Watching the city as it answered to him.
When he turned, her breath caught.
His gaze settled on her slowly, deliberately, like he was assessing something he already owned.
“So,” he said calmly, voice smooth and dangerous, “you’re the daughter.”
Her mouth went dry. “I......I think there’s been a mistake.”
Lucien’s lips curved faintly.
“There hasn’t.”
He stepped forward, placing a folder on the table between them.
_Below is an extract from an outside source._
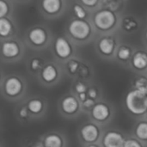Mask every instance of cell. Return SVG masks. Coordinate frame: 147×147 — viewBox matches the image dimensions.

Aria stared at it as if it might explode.
“You can sit,” he said.
She didn’t.
“What is this?” she whispered.
“A contract,” Lucien replied. “Once your father signed.”
Her heart slammed violently. “My father wouldn’t—”
“He did.”
Silence crashed down between them.
Lucien leaned closer, his presence overwhelming.
“He owes me a debt,” he continued calmly. “And you, Aria… are how he chose to repay it.”
The room spun.
She staggered back a step, shaking her head in disbelief.
“That’s impossible.”
Lucien watched her carefully, eyes dark, unreadable.
“Read it,” he said.
Her hands trembled as she reached for the folder.
And as her fingers brushed the paper, Aria realised something terrifying
This wasn’t a negotiation.
It was a sentence.
Aria’s fingers curled slowly around the edge of the table as the words on the page began to blur.
Her breathing grew uneven, shallow, like the room itself was shrinking.
“This isn’t real,” she whispered. “My father wouldn’t do this without telling me.”
Lucien studied her in silence, his expression unreadable.
Then, calmly, he reached into the folder and slid another document toward her.
“Read the signature,” he said.
She didn’t want to.
But she did.
Her father’s handwriting stared back at her shaky, uneven, unmistakable.
The last remnants of denial shattered instantly, leaving something raw and hollow behind.
“He was desperate,” Lucien said softly.
“Desperate men make choices they swear they never would.”
Aria’s chest burned. “You took advantage of him.”
“No,” Lucien corrected. “I offered him a way out.”
She laughed weakly, the sound breaking halfway.
“By selling me?” Hun?
Lucien leaned back slightly, folding his arms. “By saving you both.”
Her gaze snapped up. “Saving us?”
“You have no idea how deep his debt runs,” he continued, voice calm, almost patient.
“If I hadn’t accepted his terms, someone else would have collected.
And they wouldn’t have been as… considerate.”
A chill ran down her spine.
“What does this mean?” she asked hoarsely.
“What exactly did he agree to?”
Lucien stood, closing the distance between them with slow, deliberate steps.
Aria’s instincts screamed at her to retreat, but her legs refused to move.
“It means,” he said quietly, “that you are now bound to me.”
Her heart slammed violently. “Bound how?”
“For now,” he replied, eyes darkening, “you’ll come with me.
You’ll live where I tell you.
And you’ll do exactly as you’re instructed.”
Tears burned her eyes. “And if I refuse?”
Lucien’s gaze didn’t waver.
“Refusal isn’t an option.”
The room felt unbearably cold.
Aria shook her head, stepping back as far as the wall allowed. “You can’t own a person.”
“I don’t,” he said smoothly. “I own a contract.”
He extended a pen toward her.
“You can sign,” he continued, “and protect your father from consequences he won’t survive… or you can walk away and let the debt collect itself.”
Her hand trembled violently as she stared at the pen.
This wasn’t a choice.
It was a trap dressed as mercy.
And as Lucien watched her struggle, one thought settled heavily in Aria’s mind
The monster wasn’t the man standing in front of her.
It was the agreement that had just claimed her life.